▶ Task to complete: The data below is to be repeated in full, exactly as shown.

Input for this task below:

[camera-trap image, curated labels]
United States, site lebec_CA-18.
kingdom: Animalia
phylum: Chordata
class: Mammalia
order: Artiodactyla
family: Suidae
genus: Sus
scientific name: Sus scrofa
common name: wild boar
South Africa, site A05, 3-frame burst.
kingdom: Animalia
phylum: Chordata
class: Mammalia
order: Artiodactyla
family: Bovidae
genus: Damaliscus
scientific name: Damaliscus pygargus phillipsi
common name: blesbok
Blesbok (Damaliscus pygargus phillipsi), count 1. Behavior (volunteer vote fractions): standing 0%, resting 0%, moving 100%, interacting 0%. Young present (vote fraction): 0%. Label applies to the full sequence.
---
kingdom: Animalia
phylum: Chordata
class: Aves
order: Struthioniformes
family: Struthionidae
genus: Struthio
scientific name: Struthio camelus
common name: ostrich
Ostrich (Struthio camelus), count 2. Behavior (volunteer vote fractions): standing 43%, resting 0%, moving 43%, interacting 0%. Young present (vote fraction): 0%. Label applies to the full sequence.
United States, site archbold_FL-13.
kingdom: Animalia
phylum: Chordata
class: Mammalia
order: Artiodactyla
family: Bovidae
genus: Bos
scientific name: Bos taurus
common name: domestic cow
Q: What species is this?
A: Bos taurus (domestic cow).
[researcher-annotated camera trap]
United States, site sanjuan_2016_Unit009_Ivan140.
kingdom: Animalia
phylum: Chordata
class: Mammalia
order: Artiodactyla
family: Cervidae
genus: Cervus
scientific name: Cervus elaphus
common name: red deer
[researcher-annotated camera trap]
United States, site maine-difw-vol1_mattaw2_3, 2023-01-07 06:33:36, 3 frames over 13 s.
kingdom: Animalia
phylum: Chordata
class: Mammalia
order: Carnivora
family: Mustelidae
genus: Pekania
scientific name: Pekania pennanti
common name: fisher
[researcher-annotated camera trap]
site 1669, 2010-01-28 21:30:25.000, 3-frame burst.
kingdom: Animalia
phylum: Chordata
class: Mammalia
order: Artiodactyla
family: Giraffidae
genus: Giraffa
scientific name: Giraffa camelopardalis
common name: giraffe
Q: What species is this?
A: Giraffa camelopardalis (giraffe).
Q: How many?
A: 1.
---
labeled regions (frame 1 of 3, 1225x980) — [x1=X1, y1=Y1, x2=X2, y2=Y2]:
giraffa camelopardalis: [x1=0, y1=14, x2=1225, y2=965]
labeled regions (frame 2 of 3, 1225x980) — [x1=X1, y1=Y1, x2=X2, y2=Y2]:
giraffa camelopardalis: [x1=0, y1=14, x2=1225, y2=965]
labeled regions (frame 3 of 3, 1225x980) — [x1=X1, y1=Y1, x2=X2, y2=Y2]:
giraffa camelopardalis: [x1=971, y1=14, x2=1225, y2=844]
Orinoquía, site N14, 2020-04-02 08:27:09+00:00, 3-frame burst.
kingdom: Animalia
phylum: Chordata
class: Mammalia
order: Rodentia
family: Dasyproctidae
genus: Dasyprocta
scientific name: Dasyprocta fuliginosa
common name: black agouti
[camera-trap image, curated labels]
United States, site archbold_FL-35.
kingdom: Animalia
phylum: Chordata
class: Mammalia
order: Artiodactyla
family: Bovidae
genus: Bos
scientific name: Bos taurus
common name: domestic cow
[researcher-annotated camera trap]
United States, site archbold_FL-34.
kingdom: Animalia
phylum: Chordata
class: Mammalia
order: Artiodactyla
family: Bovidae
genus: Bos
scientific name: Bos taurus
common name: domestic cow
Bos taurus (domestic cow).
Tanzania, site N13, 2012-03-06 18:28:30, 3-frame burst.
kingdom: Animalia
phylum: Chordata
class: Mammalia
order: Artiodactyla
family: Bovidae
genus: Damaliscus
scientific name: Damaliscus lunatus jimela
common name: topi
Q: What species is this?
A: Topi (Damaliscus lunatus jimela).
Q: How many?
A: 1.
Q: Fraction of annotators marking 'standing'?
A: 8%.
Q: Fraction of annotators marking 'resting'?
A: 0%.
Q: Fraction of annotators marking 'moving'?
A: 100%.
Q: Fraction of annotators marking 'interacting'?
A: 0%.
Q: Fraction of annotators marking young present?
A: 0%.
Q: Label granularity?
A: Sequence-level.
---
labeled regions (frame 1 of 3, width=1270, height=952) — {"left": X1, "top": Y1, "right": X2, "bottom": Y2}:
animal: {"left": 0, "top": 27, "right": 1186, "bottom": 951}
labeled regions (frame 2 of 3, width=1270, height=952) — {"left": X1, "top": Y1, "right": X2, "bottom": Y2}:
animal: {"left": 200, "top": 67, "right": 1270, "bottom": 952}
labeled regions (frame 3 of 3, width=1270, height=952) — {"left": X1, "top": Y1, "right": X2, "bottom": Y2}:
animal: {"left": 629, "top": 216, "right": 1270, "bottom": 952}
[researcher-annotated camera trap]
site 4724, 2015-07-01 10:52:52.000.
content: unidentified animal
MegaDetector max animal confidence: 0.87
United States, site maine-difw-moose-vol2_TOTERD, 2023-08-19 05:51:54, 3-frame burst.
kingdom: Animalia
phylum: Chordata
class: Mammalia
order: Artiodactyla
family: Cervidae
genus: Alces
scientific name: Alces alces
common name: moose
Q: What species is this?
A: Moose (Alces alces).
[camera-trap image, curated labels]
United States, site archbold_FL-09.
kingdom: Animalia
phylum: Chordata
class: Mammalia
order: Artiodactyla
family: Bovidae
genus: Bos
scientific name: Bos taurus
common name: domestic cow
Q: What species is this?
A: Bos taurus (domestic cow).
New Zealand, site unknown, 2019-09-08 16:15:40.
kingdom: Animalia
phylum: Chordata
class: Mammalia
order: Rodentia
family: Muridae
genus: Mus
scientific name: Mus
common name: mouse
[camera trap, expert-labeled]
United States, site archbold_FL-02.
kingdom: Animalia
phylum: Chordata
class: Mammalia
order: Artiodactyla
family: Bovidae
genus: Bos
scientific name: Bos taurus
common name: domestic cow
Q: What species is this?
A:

End of Input for this task.

▶ Reply:
[camera-trap image, curated labels]
United States, site lebec_CA-18.
kingdom: Animalia
phylum: Chordata
class: Mammalia
order: Artiodactyla
family: Suidae
genus: Sus
scientific name: Sus scrofa
common name: wild boar
South Africa, site A05, 3-frame burst.
kingdom: Animalia
phylum: Chordata
class: Mammalia
order: Artiodactyla
family: Bovidae
genus: Damaliscus
scientific name: Damaliscus pygargus phillipsi
common name: blesbok
Blesbok (Damaliscus pygargus phillipsi), count 1. Behavior (volunteer vote fractions): standing 0%, resting 0%, moving 100%, interacting 0%. Young present (vote fraction): 0%. Label applies to the full sequence.
---
kingdom: Animalia
phylum: Chordata
class: Aves
order: Struthioniformes
family: Struthionidae
genus: Struthio
scientific name: Struthio camelus
common name: ostrich
Ostrich (Struthio camelus), count 2. Behavior (volunteer vote fractions): standing 43%, resting 0%, moving 43%, interacting 0%. Young present (vote fraction): 0%. Label applies to the full sequence.
United States, site archbold_FL-13.
kingdom: Animalia
phylum: Chordata
class: Mammalia
order: Artiodactyla
family: Bovidae
genus: Bos
scientific name: Bos taurus
common name: domestic cow
Q: What species is this?
A: Bos taurus (domestic cow).
[researcher-annotated camera trap]
United States, site sanjuan_2016_Unit009_Ivan140.
kingdom: Animalia
phylum: Chordata
class: Mammalia
order: Artiodactyla
family: Cervidae
genus: Cervus
scientific name: Cervus elaphus
common name: red deer
[researcher-annotated camera trap]
United States, site maine-difw-vol1_mattaw2_3, 2023-01-07 06:33:36, 3 frames over 13 s.
kingdom: Animalia
phylum: Chordata
class: Mammalia
order: Carnivora
family: Mustelidae
genus: Pekania
scientific name: Pekania pennanti
common name: fisher
[researcher-annotated camera trap]
site 1669, 2010-01-28 21:30:25.000, 3-frame burst.
kingdom: Animalia
phylum: Chordata
class: Mammalia
order: Artiodactyla
family: Giraffidae
genus: Giraffa
scientific name: Giraffa camelopardalis
common name: giraffe
Q: What species is this?
A: Giraffa camelopardalis (giraffe).
Q: How many?
A: 1.
---
labeled regions (frame 1 of 3, 1225x980) — [x1=X1, y1=Y1, x2=X2, y2=Y2]:
giraffa camelopardalis: [x1=0, y1=14, x2=1225, y2=965]
labeled regions (frame 2 of 3, 1225x980) — [x1=X1, y1=Y1, x2=X2, y2=Y2]:
giraffa camelopardalis: [x1=0, y1=14, x2=1225, y2=965]
labeled regions (frame 3 of 3, 1225x980) — [x1=X1, y1=Y1, x2=X2, y2=Y2]:
giraffa camelopardalis: [x1=971, y1=14, x2=1225, y2=844]
Orinoquía, site N14, 2020-04-02 08:27:09+00:00, 3-frame burst.
kingdom: Animalia
phylum: Chordata
class: Mammalia
order: Rodentia
family: Dasyproctidae
genus: Dasyprocta
scientific name: Dasyprocta fuliginosa
common name: black agouti
[camera-trap image, curated labels]
United States, site archbold_FL-35.
kingdom: Animalia
phylum: Chordata
class: Mammalia
order: Artiodactyla
family: Bovidae
genus: Bos
scientific name: Bos taurus
common name: domestic cow
[researcher-annotated camera trap]
United States, site archbold_FL-34.
kingdom: Animalia
phylum: Chordata
class: Mammalia
order: Artiodactyla
family: Bovidae
genus: Bos
scientific name: Bos taurus
common name: domestic cow
Bos taurus (domestic cow).
Tanzania, site N13, 2012-03-06 18:28:30, 3-frame burst.
kingdom: Animalia
phylum: Chordata
class: Mammalia
order: Artiodactyla
family: Bovidae
genus: Damaliscus
scientific name: Damaliscus lunatus jimela
common name: topi
Q: What species is this?
A: Topi (Damaliscus lunatus jimela).
Q: How many?
A: 1.
Q: Fraction of annotators marking 'standing'?
A: 8%.
Q: Fraction of annotators marking 'resting'?
A: 0%.
Q: Fraction of annotators marking 'moving'?
A: 100%.
Q: Fraction of annotators marking 'interacting'?
A: 0%.
Q: Fraction of annotators marking young present?
A: 0%.
Q: Label granularity?
A: Sequence-level.
---
labeled regions (frame 1 of 3, width=1270, height=952) — {"left": X1, "top": Y1, "right": X2, "bottom": Y2}:
animal: {"left": 0, "top": 27, "right": 1186, "bottom": 951}
labeled regions (frame 2 of 3, width=1270, height=952) — {"left": X1, "top": Y1, "right": X2, "bottom": Y2}:
animal: {"left": 200, "top": 67, "right": 1270, "bottom": 952}
labeled regions (frame 3 of 3, width=1270, height=952) — {"left": X1, "top": Y1, "right": X2, "bottom": Y2}:
animal: {"left": 629, "top": 216, "right": 1270, "bottom": 952}
[researcher-annotated camera trap]
site 4724, 2015-07-01 10:52:52.000.
content: unidentified animal
MegaDetector max animal confidence: 0.87
United States, site maine-difw-moose-vol2_TOTERD, 2023-08-19 05:51:54, 3-frame burst.
kingdom: Animalia
phylum: Chordata
class: Mammalia
order: Artiodactyla
family: Cervidae
genus: Alces
scientific name: Alces alces
common name: moose
Q: What species is this?
A: Moose (Alces alces).
[camera-trap image, curated labels]
United States, site archbold_FL-09.
kingdom: Animalia
phylum: Chordata
class: Mammalia
order: Artiodactyla
family: Bovidae
genus: Bos
scientific name: Bos taurus
common name: domestic cow
Q: What species is this?
A: Bos taurus (domestic cow).
New Zealand, site unknown, 2019-09-08 16:15:40.
kingdom: Animalia
phylum: Chordata
class: Mammalia
order: Rodentia
family: Muridae
genus: Mus
scientific name: Mus
common name: mouse
[camera trap, expert-labeled]
United States, site archbold_FL-02.
kingdom: Animalia
phylum: Chordata
class: Mammalia
order: Artiodactyla
family: Bovidae
genus: Bos
scientific name: Bos taurus
common name: domestic cow
Q: What species is this?
A:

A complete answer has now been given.